- Page excerpt
────────
This smells an awful lot like an impossible infinite compression claim; any
real compressor must increase the length of at least some inputs due to the
pigeonhole principle.

Their solution is to add a 16-entry table to track "lines that look like they
have the compressed-line marker, but are not actually compressed" (and they
also store such lines inverted in DRAM, but this seems inessential). They
claim 16 entries is enough based on probabilistic arguments, but they should
be thinking of storing data generated by an adversarial process; one such
process would be to choose 60 incompressible bytes followed by the 4-byte
compressed line indicator.

Including just one bit of metadata per cache line of memory is 32MiB, more
than the 0.75 bits/line (24MiB) calculated on page 5 for the scheme they would
like to replace.
────────
- Provided data
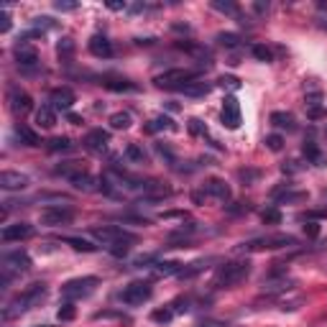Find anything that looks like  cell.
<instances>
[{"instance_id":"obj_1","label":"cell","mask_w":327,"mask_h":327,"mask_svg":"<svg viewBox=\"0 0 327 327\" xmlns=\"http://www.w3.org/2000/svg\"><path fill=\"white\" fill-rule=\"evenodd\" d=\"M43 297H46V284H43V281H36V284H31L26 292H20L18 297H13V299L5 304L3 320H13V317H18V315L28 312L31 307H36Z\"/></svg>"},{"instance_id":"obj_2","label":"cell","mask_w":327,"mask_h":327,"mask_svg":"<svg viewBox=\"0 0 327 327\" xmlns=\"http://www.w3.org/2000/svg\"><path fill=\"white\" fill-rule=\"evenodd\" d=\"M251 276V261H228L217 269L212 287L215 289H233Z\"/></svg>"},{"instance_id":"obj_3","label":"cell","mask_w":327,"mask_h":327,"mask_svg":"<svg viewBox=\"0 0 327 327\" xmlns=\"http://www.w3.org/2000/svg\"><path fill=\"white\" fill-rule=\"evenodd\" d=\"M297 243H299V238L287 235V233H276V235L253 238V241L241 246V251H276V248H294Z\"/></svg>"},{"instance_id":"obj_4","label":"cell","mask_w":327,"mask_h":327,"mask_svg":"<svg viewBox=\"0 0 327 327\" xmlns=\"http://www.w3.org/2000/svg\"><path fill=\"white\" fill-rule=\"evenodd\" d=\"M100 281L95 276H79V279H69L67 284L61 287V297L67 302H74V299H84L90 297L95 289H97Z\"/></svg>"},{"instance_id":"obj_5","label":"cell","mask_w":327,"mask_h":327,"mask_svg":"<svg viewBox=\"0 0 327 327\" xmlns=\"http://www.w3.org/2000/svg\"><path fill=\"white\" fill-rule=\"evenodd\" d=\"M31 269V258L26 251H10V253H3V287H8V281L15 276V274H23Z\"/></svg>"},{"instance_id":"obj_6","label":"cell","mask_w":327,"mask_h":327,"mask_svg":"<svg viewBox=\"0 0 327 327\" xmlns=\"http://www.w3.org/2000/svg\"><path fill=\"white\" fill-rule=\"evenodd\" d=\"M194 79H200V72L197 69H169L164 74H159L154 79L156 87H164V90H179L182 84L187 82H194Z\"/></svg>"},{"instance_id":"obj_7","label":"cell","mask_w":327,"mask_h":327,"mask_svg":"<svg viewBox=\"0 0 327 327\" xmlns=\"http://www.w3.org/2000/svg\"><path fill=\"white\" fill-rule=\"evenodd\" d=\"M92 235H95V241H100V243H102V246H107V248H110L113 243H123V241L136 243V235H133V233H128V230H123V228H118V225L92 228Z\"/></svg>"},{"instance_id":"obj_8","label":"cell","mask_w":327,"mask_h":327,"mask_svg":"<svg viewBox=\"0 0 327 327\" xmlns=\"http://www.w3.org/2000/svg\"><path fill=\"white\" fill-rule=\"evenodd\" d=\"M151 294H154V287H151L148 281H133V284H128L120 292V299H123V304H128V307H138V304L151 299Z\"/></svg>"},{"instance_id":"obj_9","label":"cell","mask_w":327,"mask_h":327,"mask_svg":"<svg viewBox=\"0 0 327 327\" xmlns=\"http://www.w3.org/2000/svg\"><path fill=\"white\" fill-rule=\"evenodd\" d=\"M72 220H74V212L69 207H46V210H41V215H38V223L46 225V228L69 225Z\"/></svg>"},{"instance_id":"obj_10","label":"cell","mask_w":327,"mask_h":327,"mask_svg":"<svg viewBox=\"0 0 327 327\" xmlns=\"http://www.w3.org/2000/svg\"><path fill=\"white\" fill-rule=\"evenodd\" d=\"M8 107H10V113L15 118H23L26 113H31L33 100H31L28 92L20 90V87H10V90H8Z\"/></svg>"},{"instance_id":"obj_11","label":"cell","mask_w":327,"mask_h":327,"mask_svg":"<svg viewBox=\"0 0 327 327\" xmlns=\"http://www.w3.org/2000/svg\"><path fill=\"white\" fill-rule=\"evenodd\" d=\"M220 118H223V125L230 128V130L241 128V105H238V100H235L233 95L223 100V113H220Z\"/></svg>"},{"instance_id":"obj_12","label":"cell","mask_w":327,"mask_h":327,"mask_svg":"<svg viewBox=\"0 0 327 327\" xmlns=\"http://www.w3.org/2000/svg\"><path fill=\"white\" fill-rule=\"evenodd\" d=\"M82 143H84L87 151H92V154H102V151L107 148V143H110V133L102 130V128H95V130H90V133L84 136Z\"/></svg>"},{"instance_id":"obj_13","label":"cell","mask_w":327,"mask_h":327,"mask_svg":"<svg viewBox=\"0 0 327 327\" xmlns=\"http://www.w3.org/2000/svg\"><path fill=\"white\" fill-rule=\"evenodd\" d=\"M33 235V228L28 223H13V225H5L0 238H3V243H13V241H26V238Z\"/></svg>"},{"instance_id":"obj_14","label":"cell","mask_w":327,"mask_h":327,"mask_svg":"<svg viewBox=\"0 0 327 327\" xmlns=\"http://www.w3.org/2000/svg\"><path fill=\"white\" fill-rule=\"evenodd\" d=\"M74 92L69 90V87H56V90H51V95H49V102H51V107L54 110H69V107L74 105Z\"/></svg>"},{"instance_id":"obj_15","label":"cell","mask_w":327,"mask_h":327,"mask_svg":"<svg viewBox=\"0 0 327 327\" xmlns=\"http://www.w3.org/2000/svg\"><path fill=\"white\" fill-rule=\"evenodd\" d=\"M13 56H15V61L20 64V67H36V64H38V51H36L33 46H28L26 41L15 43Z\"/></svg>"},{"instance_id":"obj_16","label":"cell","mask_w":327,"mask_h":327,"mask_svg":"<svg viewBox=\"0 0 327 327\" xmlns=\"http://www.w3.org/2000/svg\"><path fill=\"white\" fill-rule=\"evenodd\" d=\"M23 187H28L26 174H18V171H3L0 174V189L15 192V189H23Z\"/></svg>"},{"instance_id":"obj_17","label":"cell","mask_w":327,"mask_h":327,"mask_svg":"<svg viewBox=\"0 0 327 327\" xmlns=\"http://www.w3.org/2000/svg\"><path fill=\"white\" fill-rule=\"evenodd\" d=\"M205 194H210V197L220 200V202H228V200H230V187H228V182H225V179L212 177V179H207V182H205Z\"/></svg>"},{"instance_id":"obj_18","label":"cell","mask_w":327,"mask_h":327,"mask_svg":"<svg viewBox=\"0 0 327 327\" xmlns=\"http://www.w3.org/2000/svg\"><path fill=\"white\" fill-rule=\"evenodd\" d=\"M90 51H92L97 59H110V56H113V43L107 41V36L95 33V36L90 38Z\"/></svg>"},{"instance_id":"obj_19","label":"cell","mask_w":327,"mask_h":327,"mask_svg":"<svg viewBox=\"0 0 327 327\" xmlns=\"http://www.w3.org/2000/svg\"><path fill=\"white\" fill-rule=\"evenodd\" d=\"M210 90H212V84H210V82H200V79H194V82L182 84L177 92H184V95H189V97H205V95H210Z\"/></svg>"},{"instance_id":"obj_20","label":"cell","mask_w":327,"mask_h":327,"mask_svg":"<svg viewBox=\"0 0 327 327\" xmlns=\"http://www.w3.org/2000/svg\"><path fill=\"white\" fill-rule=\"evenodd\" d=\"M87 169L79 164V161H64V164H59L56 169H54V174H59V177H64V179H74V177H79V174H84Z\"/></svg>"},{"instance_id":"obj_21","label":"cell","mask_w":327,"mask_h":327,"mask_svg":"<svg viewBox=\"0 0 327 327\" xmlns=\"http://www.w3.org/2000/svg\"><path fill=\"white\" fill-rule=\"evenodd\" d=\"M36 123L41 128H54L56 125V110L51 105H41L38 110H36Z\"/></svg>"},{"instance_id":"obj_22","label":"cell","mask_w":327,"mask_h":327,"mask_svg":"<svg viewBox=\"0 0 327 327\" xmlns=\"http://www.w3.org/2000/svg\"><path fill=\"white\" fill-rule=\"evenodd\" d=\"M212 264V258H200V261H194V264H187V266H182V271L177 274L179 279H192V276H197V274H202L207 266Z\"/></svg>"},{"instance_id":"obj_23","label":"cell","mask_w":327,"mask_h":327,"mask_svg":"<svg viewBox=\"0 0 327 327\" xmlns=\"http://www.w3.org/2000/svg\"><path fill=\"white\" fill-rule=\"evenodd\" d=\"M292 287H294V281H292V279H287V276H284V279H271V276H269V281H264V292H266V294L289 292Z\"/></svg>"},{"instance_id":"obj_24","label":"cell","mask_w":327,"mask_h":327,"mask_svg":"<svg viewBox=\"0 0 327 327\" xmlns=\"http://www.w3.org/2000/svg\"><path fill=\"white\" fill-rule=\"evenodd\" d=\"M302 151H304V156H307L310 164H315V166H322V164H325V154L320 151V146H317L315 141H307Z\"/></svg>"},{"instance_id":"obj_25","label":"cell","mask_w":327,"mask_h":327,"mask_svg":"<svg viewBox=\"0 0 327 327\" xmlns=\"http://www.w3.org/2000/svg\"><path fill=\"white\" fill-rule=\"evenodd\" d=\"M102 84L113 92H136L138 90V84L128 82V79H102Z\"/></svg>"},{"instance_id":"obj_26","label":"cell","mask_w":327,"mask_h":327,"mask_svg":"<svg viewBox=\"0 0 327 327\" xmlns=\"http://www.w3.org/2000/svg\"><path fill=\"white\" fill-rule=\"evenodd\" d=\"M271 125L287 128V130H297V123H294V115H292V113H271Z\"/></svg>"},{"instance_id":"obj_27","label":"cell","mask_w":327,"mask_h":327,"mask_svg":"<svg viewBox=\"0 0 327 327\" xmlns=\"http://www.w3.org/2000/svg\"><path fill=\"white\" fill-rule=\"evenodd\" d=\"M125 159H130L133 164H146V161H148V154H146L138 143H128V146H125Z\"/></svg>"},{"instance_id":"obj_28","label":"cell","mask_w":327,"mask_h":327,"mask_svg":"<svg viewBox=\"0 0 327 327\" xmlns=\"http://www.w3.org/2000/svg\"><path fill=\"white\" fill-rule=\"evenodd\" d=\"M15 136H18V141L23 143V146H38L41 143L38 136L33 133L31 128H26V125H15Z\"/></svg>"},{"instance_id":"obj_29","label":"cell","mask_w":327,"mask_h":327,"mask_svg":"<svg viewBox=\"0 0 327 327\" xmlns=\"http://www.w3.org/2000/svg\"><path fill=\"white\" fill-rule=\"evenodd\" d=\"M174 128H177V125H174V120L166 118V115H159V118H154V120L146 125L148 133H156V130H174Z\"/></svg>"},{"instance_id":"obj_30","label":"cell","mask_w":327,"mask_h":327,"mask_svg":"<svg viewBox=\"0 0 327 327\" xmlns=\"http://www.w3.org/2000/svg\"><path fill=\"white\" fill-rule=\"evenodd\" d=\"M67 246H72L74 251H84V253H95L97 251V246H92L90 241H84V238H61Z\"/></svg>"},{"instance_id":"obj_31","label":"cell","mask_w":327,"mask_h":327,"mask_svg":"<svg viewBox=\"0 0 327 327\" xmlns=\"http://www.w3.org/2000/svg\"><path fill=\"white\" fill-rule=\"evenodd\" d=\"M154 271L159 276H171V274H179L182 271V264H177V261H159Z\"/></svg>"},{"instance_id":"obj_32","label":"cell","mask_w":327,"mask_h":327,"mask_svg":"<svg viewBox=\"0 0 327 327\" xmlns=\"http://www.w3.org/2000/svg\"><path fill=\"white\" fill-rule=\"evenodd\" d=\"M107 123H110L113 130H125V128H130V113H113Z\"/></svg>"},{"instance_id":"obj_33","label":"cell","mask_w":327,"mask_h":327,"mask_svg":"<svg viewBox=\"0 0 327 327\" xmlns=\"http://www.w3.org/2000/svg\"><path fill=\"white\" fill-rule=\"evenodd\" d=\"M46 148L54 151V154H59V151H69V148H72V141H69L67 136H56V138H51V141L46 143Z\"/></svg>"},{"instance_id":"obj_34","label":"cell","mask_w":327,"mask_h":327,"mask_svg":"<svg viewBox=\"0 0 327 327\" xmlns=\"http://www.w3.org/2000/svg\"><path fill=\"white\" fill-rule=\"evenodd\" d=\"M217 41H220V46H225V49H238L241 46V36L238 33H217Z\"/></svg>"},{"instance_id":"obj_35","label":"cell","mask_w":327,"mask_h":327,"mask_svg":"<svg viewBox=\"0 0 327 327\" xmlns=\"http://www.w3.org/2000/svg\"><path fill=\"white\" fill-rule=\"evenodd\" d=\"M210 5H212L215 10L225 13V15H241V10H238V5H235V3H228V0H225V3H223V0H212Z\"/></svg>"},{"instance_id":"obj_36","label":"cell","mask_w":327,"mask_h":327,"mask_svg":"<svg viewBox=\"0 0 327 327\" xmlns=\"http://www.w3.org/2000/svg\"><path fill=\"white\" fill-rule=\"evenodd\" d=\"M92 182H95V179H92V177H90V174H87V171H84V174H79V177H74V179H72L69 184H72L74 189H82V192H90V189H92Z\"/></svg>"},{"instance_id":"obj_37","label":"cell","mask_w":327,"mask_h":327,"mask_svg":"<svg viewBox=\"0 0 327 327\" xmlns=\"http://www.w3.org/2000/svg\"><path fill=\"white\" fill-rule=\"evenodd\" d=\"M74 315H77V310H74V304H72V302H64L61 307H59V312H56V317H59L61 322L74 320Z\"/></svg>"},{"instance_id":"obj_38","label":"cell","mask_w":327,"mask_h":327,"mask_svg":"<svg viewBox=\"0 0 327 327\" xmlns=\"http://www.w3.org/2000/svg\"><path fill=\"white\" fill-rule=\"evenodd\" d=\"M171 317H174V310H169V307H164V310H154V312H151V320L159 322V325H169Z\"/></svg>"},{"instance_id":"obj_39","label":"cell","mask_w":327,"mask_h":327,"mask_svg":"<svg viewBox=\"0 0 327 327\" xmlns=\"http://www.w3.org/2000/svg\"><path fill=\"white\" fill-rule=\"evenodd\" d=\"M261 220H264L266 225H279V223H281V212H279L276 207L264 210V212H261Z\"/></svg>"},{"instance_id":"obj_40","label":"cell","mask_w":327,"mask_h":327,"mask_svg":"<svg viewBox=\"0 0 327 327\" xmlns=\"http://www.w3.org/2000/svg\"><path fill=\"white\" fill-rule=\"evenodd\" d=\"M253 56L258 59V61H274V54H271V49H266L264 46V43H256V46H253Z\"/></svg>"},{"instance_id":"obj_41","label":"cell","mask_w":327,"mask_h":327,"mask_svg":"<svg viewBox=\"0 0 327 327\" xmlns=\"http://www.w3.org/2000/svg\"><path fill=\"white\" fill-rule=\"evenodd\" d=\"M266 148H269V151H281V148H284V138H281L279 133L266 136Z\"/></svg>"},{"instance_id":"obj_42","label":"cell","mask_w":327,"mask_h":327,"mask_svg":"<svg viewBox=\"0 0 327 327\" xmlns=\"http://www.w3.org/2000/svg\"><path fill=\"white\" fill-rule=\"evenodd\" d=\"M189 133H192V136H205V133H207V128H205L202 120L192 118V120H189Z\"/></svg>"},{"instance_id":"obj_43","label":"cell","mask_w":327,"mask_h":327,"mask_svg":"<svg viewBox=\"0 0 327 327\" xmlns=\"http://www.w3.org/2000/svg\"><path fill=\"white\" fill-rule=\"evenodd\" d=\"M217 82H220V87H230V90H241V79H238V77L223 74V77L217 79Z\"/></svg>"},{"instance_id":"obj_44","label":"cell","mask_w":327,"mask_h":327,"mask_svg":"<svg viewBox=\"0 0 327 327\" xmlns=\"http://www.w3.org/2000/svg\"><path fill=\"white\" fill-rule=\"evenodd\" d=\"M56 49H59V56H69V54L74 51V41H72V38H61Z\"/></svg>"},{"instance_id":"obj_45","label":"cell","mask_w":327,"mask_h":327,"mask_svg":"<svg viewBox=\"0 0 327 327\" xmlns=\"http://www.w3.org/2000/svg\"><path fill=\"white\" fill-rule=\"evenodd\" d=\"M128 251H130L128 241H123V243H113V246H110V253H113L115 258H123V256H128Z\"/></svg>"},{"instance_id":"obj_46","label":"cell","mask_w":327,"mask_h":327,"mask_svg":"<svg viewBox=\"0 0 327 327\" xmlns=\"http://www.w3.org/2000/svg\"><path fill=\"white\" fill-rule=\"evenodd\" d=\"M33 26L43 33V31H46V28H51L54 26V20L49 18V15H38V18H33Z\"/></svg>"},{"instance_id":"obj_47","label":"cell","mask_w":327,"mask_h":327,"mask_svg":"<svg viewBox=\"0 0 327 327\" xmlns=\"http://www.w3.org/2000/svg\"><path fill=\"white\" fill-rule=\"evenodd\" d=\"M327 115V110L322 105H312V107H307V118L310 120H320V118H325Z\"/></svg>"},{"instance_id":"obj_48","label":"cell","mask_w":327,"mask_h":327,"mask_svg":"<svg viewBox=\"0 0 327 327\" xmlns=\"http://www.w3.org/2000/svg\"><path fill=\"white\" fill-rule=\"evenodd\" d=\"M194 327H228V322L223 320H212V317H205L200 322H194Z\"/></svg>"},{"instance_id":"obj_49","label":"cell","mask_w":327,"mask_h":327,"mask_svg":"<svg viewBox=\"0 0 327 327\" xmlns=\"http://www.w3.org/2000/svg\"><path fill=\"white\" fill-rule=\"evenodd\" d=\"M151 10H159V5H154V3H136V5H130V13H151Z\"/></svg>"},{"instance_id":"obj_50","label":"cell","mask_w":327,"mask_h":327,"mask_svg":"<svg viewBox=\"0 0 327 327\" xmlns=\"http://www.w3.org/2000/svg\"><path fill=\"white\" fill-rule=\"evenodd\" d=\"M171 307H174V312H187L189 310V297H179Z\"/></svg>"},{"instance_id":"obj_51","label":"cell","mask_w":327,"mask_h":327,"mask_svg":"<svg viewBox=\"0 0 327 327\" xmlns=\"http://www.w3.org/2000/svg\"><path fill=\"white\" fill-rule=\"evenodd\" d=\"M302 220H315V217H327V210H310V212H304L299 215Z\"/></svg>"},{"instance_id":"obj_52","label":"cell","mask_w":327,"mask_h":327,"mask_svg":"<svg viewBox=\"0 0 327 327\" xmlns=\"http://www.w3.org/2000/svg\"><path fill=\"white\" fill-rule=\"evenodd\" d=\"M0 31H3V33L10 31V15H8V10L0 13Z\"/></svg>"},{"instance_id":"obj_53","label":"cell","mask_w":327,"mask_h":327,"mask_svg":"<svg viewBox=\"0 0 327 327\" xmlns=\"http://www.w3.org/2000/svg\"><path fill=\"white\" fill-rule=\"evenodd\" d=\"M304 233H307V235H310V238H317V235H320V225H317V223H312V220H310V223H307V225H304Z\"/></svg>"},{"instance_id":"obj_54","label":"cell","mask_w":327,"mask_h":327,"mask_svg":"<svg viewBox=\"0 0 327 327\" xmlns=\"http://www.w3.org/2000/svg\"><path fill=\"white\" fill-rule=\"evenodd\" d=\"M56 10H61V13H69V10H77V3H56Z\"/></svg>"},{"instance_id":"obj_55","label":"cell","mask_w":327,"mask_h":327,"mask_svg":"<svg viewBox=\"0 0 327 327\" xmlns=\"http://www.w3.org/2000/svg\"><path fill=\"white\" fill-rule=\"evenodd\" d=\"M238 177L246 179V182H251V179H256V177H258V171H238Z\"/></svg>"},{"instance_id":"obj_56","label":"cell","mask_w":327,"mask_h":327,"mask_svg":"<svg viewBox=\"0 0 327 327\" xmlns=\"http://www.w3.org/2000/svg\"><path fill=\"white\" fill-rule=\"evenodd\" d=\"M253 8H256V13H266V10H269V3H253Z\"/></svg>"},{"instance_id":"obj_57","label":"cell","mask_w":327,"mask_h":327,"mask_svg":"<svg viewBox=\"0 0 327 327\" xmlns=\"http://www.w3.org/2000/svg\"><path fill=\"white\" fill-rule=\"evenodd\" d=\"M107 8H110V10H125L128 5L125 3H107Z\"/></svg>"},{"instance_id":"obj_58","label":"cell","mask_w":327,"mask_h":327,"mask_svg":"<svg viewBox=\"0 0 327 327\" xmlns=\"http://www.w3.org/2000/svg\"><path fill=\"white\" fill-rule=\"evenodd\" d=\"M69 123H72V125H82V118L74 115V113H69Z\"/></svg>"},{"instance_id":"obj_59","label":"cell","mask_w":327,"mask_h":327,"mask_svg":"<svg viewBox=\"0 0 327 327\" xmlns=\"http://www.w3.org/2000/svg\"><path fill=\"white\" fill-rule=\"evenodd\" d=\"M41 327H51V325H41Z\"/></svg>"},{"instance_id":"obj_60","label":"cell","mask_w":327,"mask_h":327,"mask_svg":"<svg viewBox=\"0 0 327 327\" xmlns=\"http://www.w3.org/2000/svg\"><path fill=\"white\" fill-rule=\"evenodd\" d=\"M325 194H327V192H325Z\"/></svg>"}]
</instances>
────────
- Brief
Continue the comment on memory compression from its final sentence. The material has nothing to do with the comment on memory compression.

- Output for this exercise
Their next bit of handwavium is that they use "DES" to choose line markers in
a way dependent on a secret key which can be changed in case of a LUT
overflow. I wasn't immediately able to find a modern figure on how fast
hardware "DES" is, but a 2003 paper gives a figure of "21 to 37 cycles of
latency"
[https://www.intopix.com/Ressources/WPs_and_Sc_Pub/intoPIX%20...](https://www.intopix.com/Ressources/WPs_and_Sc_Pub/intoPIX%20-%20efficient_uses_of_fpgas_for_implementati1520415691870.pdf)
\-- will this fit into the time budget or will it slow memory accesses? (They
first say this is off the critical path but then that the marker is per-line,
I don't see how both are true)

When the limited table is exhausted, a new key is chosen and all of memory
must be updated (so you really don't want to do that) They dismiss this by
again appealing to the rarity as "1-in-2^512" but if that's true you might as
well just design the chip to blow up when the condition arises. If any timing
information about "line appears in LUT" is visible to a program, then it is
just 16 * 2^32 instead for an adversarial program (you can tweak line 1 until
it needs a LUT entry, which takes just 2^32 writes; then repeat for the next
line)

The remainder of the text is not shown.